Speakers: Andy Zhou and Kai Yan
Biography of the speakers:
Andy Zhou is currently a BS/MS student at UIUC advised by Bo Li. His research focuses on improving the decision-making abilities and addressing the security vulnerabilities of large language models. He has published papers in trustworthy machine learning, AI safety, and language model agents in multiple top AI conferences such as NeurIPS and ICML. For details, see https://www.andyzhou.ai
Kai Yan is currently a third-year PhD student at UIUC, co-advised by Yuxiong Wang and Alexander Schwing. He received a BS in computer science from Peking University in 2021. His research interest is to build more versatile and efficient decision-making agents with demonstration-guided Reinforcement Learning (RL) and large language models. He has published papers on RL, Imitation Learning (IL), Large Language Model (LLM) agents, and optimization in multiple top AI conferences, and has served as a reviewer for top conferences such as NeurIPS, ICLR, ICML, CVPR, etc. For details, see https://kaiyan289.github.io/.
Abstract:
Recent years have witnessed great development of AI agents. However, traditional AI, such as vanilla tree search and RL, has several limitations: inability of high-level understanding of the environment, low generalizability, and low learning efficiency. Fortunately, the advent of foundation models has enabled us to build agents that overcome all those shortcomings. With foundation models, AI agents have the potential to possess (super-)human-level reasoning, acting, and planning abilities, which are the most important features for future AI agents.

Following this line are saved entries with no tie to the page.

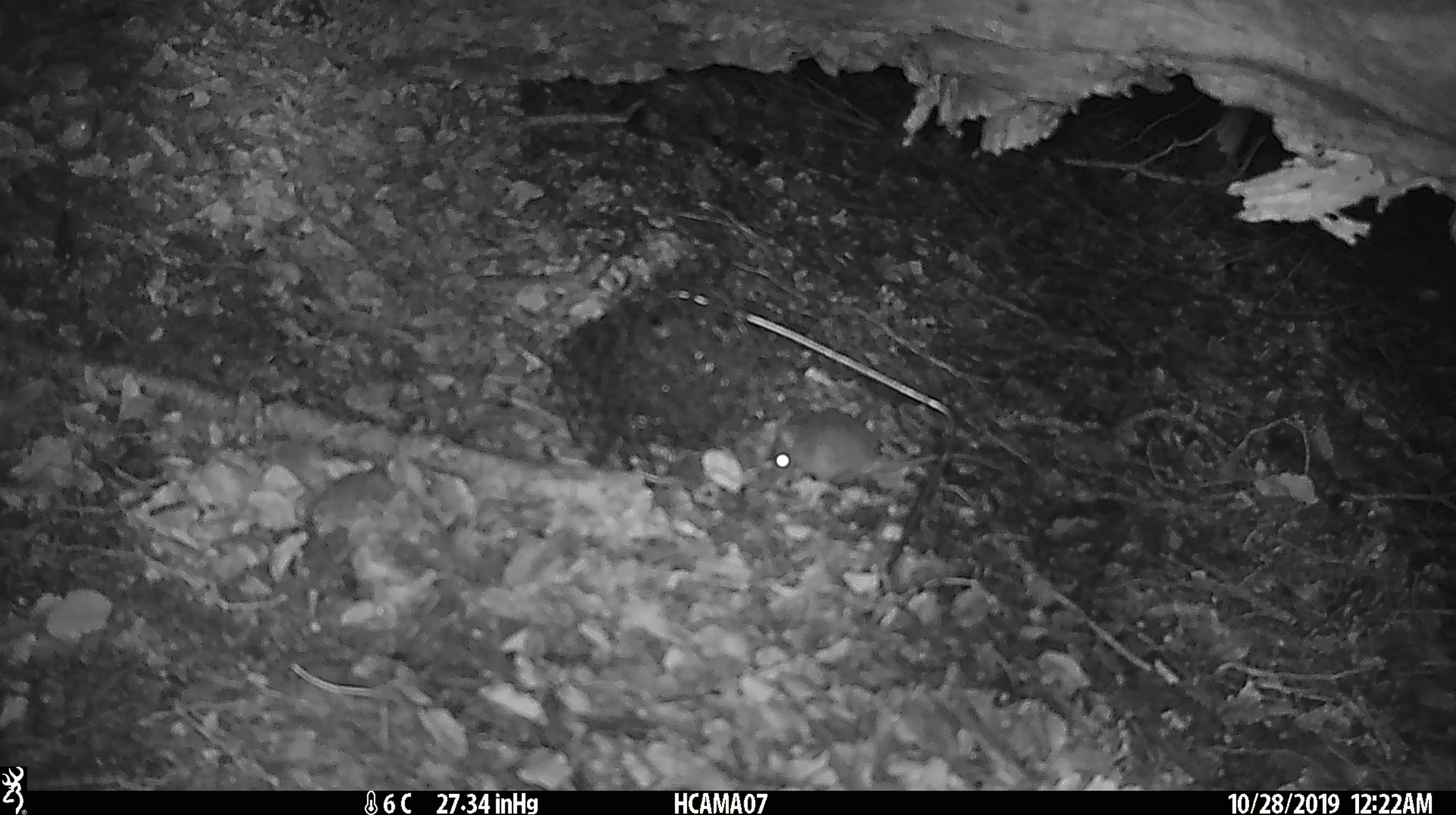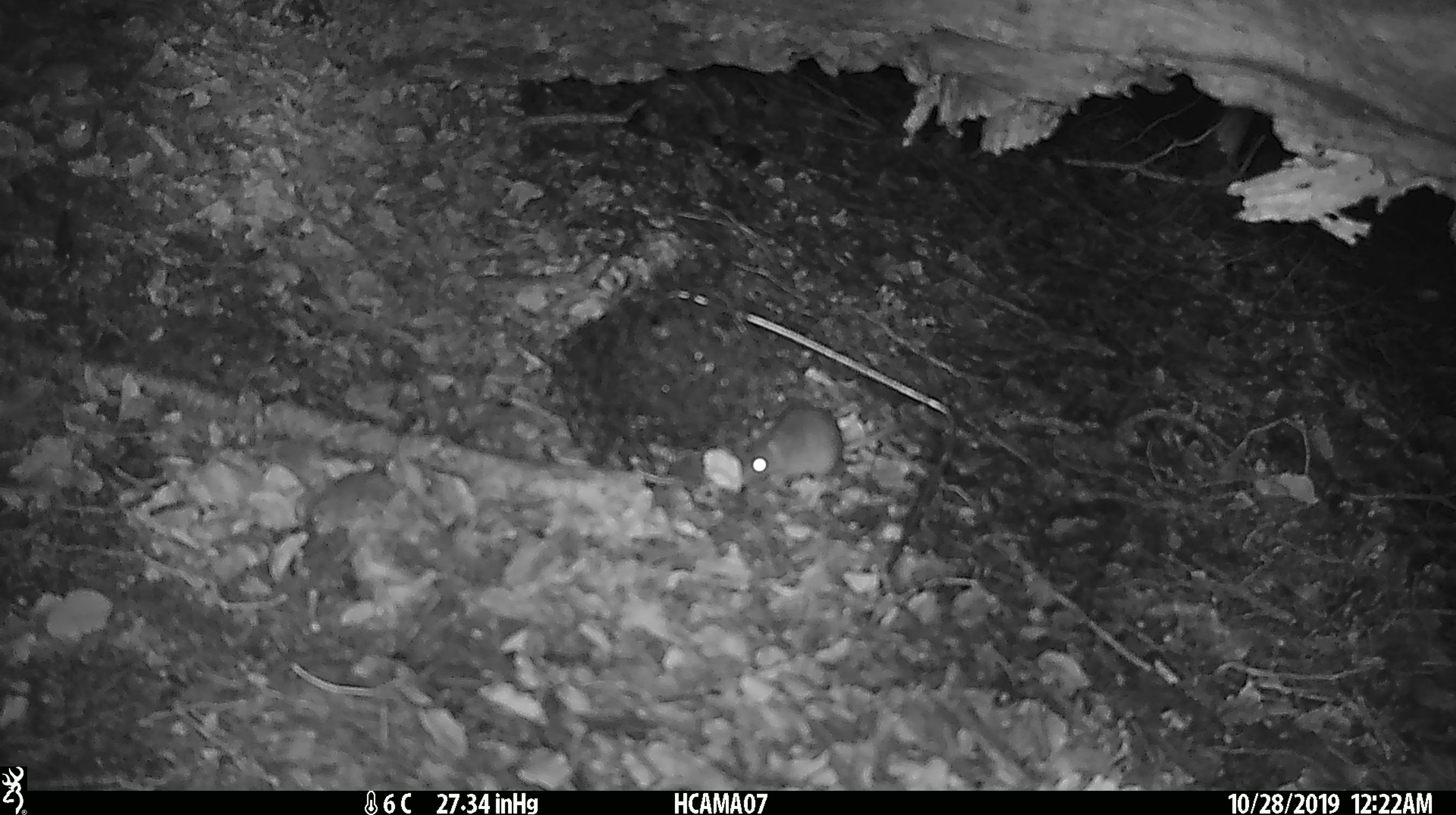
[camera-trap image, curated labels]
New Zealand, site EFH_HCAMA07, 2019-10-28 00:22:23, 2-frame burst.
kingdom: Animalia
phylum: Chordata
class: Mammalia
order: Rodentia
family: Muridae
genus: Mus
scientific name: Mus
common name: mouse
Mouse (Mus).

In this talk, we introduce LATS (Language Agent Tree Search), the first framework that realizes all three capabilities of LLMs in reasoning, acting, and planning. Our work enables LLMs as agents to leverage tree-based search algorithms while employing LLM-powered value functions and self-reflections for cleverer exploration, which provides a more adaptive problem-solving mechanism. We show that our method is 1) empirically successful on a variety of tasks across different domains including tool-use, coding, and web agents, 2) more efficient than prior tree-search-based works, and 3) importantly, conveniently adaptable for Autogen users.